Obviously the F/MU concept did not originate with the Githyanki in D&D. It originated with the elf.
 

Nah. Magus is the singular of magi, the wise men of Old Testament fame*.

New Testament!

Magi were originally the clerics of Zoroastrianism, the Persian religion of antiquity up to the Muslim conquest. When the bible was written, there was nothing strange about this term, tough it was perhaps a bit exotic in the roman empire. Remember that the conquests of Alexander the Great and the period of Hellenism that followed brought Persia much closer to the west culturally in the period just before roman ascendancy. It was only later, when Zoroastrianism was all but extinct, that it gained its present meaning.
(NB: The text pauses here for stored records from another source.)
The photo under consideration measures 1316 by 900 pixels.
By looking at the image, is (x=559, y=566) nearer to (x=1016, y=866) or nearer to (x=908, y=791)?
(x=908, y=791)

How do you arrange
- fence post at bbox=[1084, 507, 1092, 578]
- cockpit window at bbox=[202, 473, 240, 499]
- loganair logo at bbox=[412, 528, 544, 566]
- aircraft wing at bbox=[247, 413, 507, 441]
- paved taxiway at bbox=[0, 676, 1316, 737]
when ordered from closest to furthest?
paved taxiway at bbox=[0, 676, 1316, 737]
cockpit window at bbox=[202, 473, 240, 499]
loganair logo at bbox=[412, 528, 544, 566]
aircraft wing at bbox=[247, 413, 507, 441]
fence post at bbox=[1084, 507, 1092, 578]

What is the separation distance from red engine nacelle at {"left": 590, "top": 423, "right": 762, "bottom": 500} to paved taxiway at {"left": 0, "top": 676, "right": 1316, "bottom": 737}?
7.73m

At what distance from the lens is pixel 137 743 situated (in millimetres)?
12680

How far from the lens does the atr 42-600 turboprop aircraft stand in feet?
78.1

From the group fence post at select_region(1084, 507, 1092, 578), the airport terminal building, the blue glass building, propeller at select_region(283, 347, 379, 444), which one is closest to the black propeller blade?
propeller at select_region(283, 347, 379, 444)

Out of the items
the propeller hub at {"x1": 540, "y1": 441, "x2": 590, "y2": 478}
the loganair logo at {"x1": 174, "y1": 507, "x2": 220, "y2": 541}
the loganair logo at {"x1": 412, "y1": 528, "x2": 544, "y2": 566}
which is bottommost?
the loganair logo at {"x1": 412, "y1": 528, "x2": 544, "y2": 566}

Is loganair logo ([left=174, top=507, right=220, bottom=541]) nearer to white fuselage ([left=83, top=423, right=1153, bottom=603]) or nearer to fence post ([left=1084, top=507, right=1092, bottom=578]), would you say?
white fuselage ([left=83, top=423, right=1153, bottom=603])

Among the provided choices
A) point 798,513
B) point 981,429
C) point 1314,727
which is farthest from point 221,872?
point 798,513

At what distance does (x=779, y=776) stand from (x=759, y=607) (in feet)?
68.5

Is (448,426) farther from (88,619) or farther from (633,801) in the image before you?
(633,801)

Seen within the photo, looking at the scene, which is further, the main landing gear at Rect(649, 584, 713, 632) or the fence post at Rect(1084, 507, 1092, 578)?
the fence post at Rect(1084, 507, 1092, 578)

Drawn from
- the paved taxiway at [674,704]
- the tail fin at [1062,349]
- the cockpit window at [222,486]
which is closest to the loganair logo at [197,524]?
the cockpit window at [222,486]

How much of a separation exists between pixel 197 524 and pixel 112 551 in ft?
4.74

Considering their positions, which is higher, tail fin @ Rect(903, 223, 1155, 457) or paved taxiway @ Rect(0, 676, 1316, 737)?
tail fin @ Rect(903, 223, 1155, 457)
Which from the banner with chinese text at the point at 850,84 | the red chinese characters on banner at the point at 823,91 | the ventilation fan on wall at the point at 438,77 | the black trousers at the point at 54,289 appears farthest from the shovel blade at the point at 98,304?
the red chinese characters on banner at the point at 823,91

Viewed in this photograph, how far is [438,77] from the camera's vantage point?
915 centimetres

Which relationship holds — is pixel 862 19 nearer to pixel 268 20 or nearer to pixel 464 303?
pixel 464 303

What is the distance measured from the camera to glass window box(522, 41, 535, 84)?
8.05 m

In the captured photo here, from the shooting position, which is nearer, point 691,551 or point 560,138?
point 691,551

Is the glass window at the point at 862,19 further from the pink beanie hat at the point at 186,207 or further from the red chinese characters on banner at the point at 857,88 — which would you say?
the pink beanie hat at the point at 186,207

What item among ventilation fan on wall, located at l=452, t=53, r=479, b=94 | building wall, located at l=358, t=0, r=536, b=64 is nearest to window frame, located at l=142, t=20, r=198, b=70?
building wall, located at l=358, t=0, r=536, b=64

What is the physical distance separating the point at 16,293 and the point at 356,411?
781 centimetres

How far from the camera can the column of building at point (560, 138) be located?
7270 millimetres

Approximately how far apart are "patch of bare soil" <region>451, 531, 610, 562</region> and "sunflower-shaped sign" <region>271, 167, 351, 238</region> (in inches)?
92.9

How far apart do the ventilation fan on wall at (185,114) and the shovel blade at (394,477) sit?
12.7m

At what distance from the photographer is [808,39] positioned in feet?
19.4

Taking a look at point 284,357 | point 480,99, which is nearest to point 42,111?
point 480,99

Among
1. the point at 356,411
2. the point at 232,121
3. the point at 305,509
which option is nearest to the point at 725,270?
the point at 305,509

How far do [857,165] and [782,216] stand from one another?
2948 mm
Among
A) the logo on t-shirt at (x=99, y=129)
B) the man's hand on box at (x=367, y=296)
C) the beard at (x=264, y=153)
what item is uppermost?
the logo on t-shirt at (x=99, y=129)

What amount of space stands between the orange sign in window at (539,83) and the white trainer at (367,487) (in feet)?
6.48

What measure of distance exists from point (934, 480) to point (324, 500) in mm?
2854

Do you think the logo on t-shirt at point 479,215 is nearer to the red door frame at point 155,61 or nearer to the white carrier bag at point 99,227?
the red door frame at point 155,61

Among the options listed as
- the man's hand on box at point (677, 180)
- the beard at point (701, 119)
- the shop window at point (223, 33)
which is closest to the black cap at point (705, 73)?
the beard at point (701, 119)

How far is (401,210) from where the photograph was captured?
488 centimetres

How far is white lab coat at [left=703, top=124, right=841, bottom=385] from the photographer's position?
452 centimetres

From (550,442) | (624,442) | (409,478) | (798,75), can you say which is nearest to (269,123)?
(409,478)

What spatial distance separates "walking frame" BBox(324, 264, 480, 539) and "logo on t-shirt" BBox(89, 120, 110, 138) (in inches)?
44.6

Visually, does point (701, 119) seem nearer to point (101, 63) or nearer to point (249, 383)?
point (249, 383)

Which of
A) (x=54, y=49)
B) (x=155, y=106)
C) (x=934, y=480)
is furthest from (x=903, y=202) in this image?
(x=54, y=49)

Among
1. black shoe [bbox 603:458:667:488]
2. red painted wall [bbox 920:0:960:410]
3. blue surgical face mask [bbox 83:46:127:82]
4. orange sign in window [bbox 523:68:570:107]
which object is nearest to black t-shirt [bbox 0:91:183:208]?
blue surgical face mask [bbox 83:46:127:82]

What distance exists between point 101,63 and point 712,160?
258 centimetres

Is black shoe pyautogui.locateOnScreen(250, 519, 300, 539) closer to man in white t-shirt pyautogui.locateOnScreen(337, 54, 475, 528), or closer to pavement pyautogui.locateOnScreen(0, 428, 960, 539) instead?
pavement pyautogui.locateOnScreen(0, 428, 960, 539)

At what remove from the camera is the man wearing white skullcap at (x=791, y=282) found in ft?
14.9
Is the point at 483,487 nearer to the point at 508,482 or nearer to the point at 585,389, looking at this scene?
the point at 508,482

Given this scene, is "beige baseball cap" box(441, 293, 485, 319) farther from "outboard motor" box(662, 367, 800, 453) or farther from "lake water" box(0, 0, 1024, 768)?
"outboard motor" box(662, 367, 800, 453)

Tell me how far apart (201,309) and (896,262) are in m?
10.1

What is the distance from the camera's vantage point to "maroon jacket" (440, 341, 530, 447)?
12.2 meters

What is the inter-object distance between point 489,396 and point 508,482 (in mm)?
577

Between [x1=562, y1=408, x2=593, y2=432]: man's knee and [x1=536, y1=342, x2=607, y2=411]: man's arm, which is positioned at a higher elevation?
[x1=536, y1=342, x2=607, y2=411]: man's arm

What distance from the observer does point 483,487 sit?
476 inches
Yes -- the term is also transferred to a number of other wonder-workers in the first and second centuries CE (in the Roman East) as the specific application to Zoroastrians gets generalized by a population that doesn't care about the distinction and needs a helpful general term.

So it's a pretty good parallel for this discussion.
 



Wait, wait, wait. People think we're talking about in-game use? I assumed this discussion was purely about out-of-game use. I don't use the term "gish" in game at all, no more than I use the term "fighter-mage."
Ditto. I've never used gith as a DM, never encountered them as a player, and I've never heard 'gish' outside of the interwebs.

I just think the term "magus", while vague, is a little less goofy.
That term really misled me, until I actually looked at the PF srd. As (Psi)SeveredHead says, 'magus' sounds like another way of saying 'wizard,' so I had assumed the class was some kind of full arcane caster.

(Maybe one that finally breaks through the silly arcane/divine divide? Nope, too much to hope for. :()
 



Long before the term Gish made its migration from Githyanki specific to a generalized term we all referred to the concept as a f-mu.